= Work to complete =
a - In the Coupa Software earnings call transcript, what total revenue did Rob Bernshteyn report for the quarter?
b - Write the next part of the Coupa Software earnings call transcript, picking up after its final sentence.

I would now like to introduce your host tor today, Mr. Steven Horwitz. Please begin, sir.
Steven Horwitz — Investor Relations
Thank you. Good afternoon and welcome to Coupa Software’s third quarter conference call. Joining me today are Rob Bernshteyn, Coupa’s CEO; and Tony Tiscornia, CFO.
Our remarks today include forward-looking statements about guidance and future results of operations, strategies, market size, products, competitive position and potential growth opportunities. Our actual results may be materially different. Forward-looking statements involve risks and uncertainties, and assumptions that are described in our most recently filed 10-Q. These forward-looking statements are based on our beliefs and assumptions today and we disclaim any obligation to update any forward-looking statements. If this call is replayed after today, the information presented may not contain current or accurate information.
We also present both GAAP and non-GAAP financial measures. A reconciliation of certain of these measures is included in today’s earnings release, which you can find on our Investor Relations website. A replay of this call will also be available. Unless otherwise stated, growth comparisons are against the same period of the prior year.
With that, I will now turn the call over to Rob.
Rob Bernshteyn — Chief Executive Officer
Thanks, Steven. Welcome, everyone, and thanks once again for joining us. Let me start with a few financial highlights from our 51st quarter of execution as a business. We had strong performance, including 38% calculated billings growth and $186 million of total revenue. We also delivered a record profitability of $0.30 per share, representing 67% growth over last year and a $28 million of adjusted free cash flows for Q3, bringing us to $130 million on a trailing 12-month basis.
During the quarter, we continued to see strength in the enterprise segment with respect to large, strategic multi-year deals. We’re also firing on all cylinders in our mid-market segment with incredible growth and a very strong deal size momentum and we are seeing an increased level of prospect engagement, including a significant desire to return to in-person meetings, which we believe to be a very positive trend.
These results are all being driven by a massive push for digital transformation of the back office, resulting in widespread adoption of our comprehensive Business Spend Management platform by customers of all sizes and across many industries.
Companies that develop a sound strategy for this transformation and put in the work to see it implemented are seeing their status escalate. To capitalize on the digital transformation of the back office, we have a winning strategy based on the three waves of capturing all spend, optimizing every dollar through a suite synergy, and then amplifying community value.
The first wave of capturing all spend is centered on our robust transactional core. Simply put, we believe that we have the best solution in the game, a fully cloud-based scalable, transactional core that processes tens of millions of daily transactions while maintaining an easy-to-use intuitive interface. This enables our customers to quickly drive meaningful adoption of the platform across their organizations even when operating with many siloed ERPs.
One example is Jabil, a Global Fortune 500 company focused on manufacturing solutions with more than $29 billion in revenue, 206,000 employees and 100 plus plants across 30 plus countries, and in particular concentration in Asia. Jabil needed one platform to integrate with their many ERPs. They migrated from an older legacy platform to Coupa and have now processed billions of dollars in spend through our platform over the past three years, including 96% of their 1.4 plus million POs issued to over 27,000 active suppliers. Most importantly, they now have visibility into and control over their business spending.
Now another key component of our transaction, of course, Coupa Pay, where we continue to see strong uptake with our highest attach rate ever on new deals this quarter. One of the key drivers for the Coupa Pay acceleration phase we discussed during Analyst Day was for us to further strengthen our partner ecosystem. To that end, we signed a partnership agreement this quarter with a major global financial services firm to expand the ability of our European and Asia Pacific customers to make fast, seamless and secure payments via virtual cards. New and expanded partnerships are one of the areas of focus as we build to maximize our payment solution for our customers.

= Raw records =
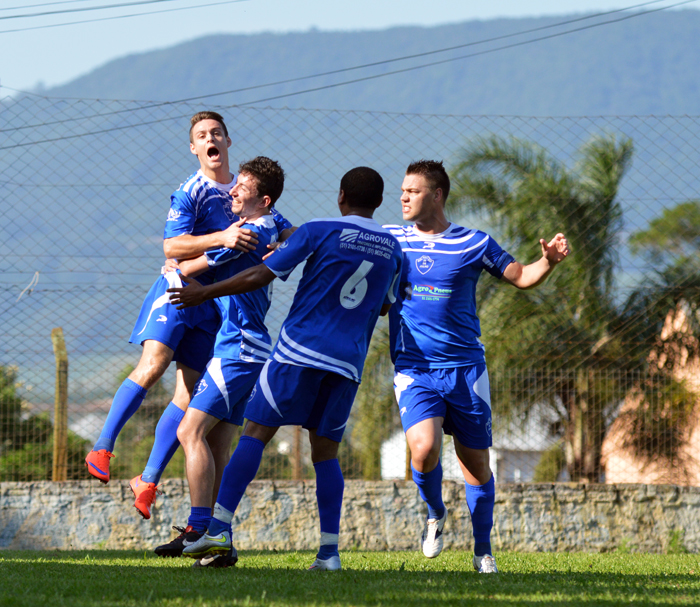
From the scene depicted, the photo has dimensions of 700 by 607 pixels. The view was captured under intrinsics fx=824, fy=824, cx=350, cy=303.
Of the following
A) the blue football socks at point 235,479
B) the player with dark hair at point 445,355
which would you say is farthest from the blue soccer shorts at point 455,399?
A: the blue football socks at point 235,479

= Outputs in order =
a - $186 million.

b -
Travel and expense is also an integral part of our transactional core. We’ve been thoughtfully investing in this area with the aspiration to provide our customers with the industry’s most comprehensive end-to-end T&E solution, including a bookings engine, optimized pricing and direct integration with Coupa Pay for reimbursements. We are planning to release this solution soon.
Now let’s serve onto the second wave of our winning strategy, where we’re looking to optimize with suite synergy. Our platform capabilities are helping customers unlock more value from the more than $3 trillion of spend they have cumulatively processed through the platform. Let me share a couple of examples with you.
The first example is that of a leader in the beauty and personal care industry that manufactures cosmetics in 14 nations across South and Central America, generating more than $1 billion in annual revenue. They’re using Coupa supply chain design and planning to optimize their inventory, improve service to their customers and save money. Their supply chain is very complex with factories in four countries, 250 plus new products being introduced every year and a rapidly changing demand environment. To probably forecast, they need to understand how much inventory to build the trade-offs between service levels and inventory holding costs and which factories should produce which new products. Using the Coupa supply chain design and planning solution, this organization improved their overall service levels while driving a 25% reduction of total inventory, 35% reduction of their safety stock and saved millions of dollars in the process.
The second suite synergy example I’d like to share with you highlights a multibillion-dollar frozen food delivery company that is among the first Coupa community members to take advantage of the synergistic integration between our supply chain design and strategic sourcing capabilities. First, the customer used Coupa supply chain design capabilities to evaluate and optimize multi-stop routes for their more than $100 million of annual logistics spend across almost 300 different carriers. Then the design simulations were put into action. The simulations were driven downstream to strategic sourcing, capturing one-way direct lane full truckload costs and per mile costs for a subset of dedicated carriers. This resulted in lower costs and increased asset utilization. This is a great example of maximizing value through the combined capabilities of our supply chain design and our strategic sourcing solutions.
Now let’s drop in on the final and third wave of our winning strategy, amplifying community value, more specifically, amplifying the value of the data and the collective community through prescriptive insights and community interactions. First, let me give you a sense of just how much data our customer base is generating. As I noted a moment ago, we have now surpassed $3 trillion in cumulative spend under management with $1 trillion coming in the last year. This equates to over $80 billion per month, more than $2.7 billion per day and well over $100 million during this earnings call alone. More importantly, our customers have saved tens of billions of dollars over the years. And as our community of customers has grown, so has our ability to increase average deal sizes fairly.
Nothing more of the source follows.